» **WHAT NEEDS TO BE DONE**: The data needs to be returned in full, exactly as it reads.

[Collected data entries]

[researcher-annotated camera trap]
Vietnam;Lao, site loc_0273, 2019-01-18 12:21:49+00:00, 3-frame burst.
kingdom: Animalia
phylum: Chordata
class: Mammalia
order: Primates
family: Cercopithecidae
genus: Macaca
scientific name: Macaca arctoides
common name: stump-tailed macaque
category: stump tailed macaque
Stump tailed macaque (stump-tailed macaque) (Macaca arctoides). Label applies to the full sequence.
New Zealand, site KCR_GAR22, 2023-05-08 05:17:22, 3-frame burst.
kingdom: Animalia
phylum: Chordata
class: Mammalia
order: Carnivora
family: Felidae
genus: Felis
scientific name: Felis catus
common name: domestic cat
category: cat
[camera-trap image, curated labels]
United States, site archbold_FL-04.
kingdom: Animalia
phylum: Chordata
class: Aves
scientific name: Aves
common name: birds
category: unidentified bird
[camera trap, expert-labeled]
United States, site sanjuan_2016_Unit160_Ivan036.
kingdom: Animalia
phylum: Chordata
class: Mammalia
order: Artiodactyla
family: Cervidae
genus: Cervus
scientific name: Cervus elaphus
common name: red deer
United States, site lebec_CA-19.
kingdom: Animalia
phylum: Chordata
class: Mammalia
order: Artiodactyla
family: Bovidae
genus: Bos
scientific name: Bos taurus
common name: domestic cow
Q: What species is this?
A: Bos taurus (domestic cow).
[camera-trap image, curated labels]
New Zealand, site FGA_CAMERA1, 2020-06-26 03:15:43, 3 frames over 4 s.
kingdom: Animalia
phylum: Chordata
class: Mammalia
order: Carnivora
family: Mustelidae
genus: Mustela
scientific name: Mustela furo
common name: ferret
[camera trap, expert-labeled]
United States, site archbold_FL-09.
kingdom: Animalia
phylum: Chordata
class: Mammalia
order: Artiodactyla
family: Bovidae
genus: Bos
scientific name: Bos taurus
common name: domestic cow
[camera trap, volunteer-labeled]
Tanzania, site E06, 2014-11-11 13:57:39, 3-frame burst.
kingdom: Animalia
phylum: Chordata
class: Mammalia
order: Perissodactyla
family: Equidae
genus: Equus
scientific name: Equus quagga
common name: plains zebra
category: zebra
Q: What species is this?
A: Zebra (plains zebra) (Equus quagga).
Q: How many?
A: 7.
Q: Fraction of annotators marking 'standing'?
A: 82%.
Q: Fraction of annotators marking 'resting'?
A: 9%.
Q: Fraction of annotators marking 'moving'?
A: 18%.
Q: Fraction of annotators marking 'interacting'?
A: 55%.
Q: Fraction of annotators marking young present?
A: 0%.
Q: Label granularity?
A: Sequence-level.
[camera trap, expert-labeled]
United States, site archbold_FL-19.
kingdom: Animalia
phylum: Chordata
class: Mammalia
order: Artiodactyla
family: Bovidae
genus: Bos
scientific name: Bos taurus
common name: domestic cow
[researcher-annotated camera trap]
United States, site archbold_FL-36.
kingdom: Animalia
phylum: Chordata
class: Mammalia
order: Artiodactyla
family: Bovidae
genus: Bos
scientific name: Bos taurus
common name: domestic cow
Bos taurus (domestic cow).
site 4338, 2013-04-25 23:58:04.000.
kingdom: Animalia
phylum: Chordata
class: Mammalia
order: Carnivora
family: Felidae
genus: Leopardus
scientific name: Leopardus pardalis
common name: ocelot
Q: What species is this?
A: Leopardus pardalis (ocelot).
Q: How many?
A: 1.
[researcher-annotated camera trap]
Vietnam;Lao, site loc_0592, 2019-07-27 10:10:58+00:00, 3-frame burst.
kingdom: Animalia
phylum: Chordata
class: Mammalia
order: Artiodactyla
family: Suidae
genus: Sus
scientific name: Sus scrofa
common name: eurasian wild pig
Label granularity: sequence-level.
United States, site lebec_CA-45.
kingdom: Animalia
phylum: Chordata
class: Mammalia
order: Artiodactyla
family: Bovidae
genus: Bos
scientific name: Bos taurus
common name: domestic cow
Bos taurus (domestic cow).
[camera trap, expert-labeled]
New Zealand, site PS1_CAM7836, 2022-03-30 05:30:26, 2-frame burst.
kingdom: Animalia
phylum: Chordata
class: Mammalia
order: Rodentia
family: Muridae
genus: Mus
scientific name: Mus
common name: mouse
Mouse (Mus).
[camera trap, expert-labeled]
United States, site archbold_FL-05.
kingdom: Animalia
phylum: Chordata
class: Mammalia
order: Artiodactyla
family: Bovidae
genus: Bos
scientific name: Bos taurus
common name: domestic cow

» **SOLUTION BELOW**:
[researcher-annotated camera trap]
Vietnam;Lao, site loc_0273, 2019-01-18 12:21:49+00:00, 3-frame burst.
kingdom: Animalia
phylum: Chordata
class: Mammalia
order: Primates
family: Cercopithecidae
genus: Macaca
scientific name: Macaca arctoides
common name: stump-tailed macaque
category: stump tailed macaque
Stump tailed macaque (stump-tailed macaque) (Macaca arctoides). Label applies to the full sequence.
New Zealand, site KCR_GAR22, 2023-05-08 05:17:22, 3-frame burst.
kingdom: Animalia
phylum: Chordata
class: Mammalia
order: Carnivora
family: Felidae
genus: Felis
scientific name: Felis catus
common name: domestic cat
category: cat
[camera-trap image, curated labels]
United States, site archbold_FL-04.
kingdom: Animalia
phylum: Chordata
class: Aves
scientific name: Aves
common name: birds
category: unidentified bird
[camera trap, expert-labeled]
United States, site sanjuan_2016_Unit160_Ivan036.
kingdom: Animalia
phylum: Chordata
class: Mammalia
order: Artiodactyla
family: Cervidae
genus: Cervus
scientific name: Cervus elaphus
common name: red deer
United States, site lebec_CA-19.
kingdom: Animalia
phylum: Chordata
class: Mammalia
order: Artiodactyla
family: Bovidae
genus: Bos
scientific name: Bos taurus
common name: domestic cow
Q: What species is this?
A: Bos taurus (domestic cow).
[camera-trap image, curated labels]
New Zealand, site FGA_CAMERA1, 2020-06-26 03:15:43, 3 frames over 4 s.
kingdom: Animalia
phylum: Chordata
class: Mammalia
order: Carnivora
family: Mustelidae
genus: Mustela
scientific name: Mustela furo
common name: ferret
[camera trap, expert-labeled]
United States, site archbold_FL-09.
kingdom: Animalia
phylum: Chordata
class: Mammalia
order: Artiodactyla
family: Bovidae
genus: Bos
scientific name: Bos taurus
common name: domestic cow
[camera trap, volunteer-labeled]
Tanzania, site E06, 2014-11-11 13:57:39, 3-frame burst.
kingdom: Animalia
phylum: Chordata
class: Mammalia
order: Perissodactyla
family: Equidae
genus: Equus
scientific name: Equus quagga
common name: plains zebra
category: zebra
Q: What species is this?
A: Zebra (plains zebra) (Equus quagga).
Q: How many?
A: 7.
Q: Fraction of annotators marking 'standing'?
A: 82%.
Q: Fraction of annotators marking 'resting'?
A: 9%.
Q: Fraction of annotators marking 'moving'?
A: 18%.
Q: Fraction of annotators marking 'interacting'?
A: 55%.
Q: Fraction of annotators marking young present?
A: 0%.
Q: Label granularity?
A: Sequence-level.
[camera trap, expert-labeled]
United States, site archbold_FL-19.
kingdom: Animalia
phylum: Chordata
class: Mammalia
order: Artiodactyla
family: Bovidae
genus: Bos
scientific name: Bos taurus
common name: domestic cow
[researcher-annotated camera trap]
United States, site archbold_FL-36.
kingdom: Animalia
phylum: Chordata
class: Mammalia
order: Artiodactyla
family: Bovidae
genus: Bos
scientific name: Bos taurus
common name: domestic cow
Bos taurus (domestic cow).
site 4338, 2013-04-25 23:58:04.000.
kingdom: Animalia
phylum: Chordata
class: Mammalia
order: Carnivora
family: Felidae
genus: Leopardus
scientific name: Leopardus pardalis
common name: ocelot
Q: What species is this?
A: Leopardus pardalis (ocelot).
Q: How many?
A: 1.
[researcher-annotated camera trap]
Vietnam;Lao, site loc_0592, 2019-07-27 10:10:58+00:00, 3-frame burst.
kingdom: Animalia
phylum: Chordata
class: Mammalia
order: Artiodactyla
family: Suidae
genus: Sus
scientific name: Sus scrofa
common name: eurasian wild pig
Label granularity: sequence-level.
United States, site lebec_CA-45.
kingdom: Animalia
phylum: Chordata
class: Mammalia
order: Artiodactyla
family: Bovidae
genus: Bos
scientific name: Bos taurus
common name: domestic cow
Bos taurus (domestic cow).
[camera trap, expert-labeled]
New Zealand, site PS1_CAM7836, 2022-03-30 05:30:26, 2-frame burst.
kingdom: Animalia
phylum: Chordata
class: Mammalia
order: Rodentia
family: Muridae
genus: Mus
scientific name: Mus
common name: mouse
Mouse (Mus).
[camera trap, expert-labeled]
United States, site archbold_FL-05.
kingdom: Animalia
phylum: Chordata
class: Mammalia
order: Artiodactyla
family: Bovidae
genus: Bos
scientific name: Bos taurus
common name: domestic cow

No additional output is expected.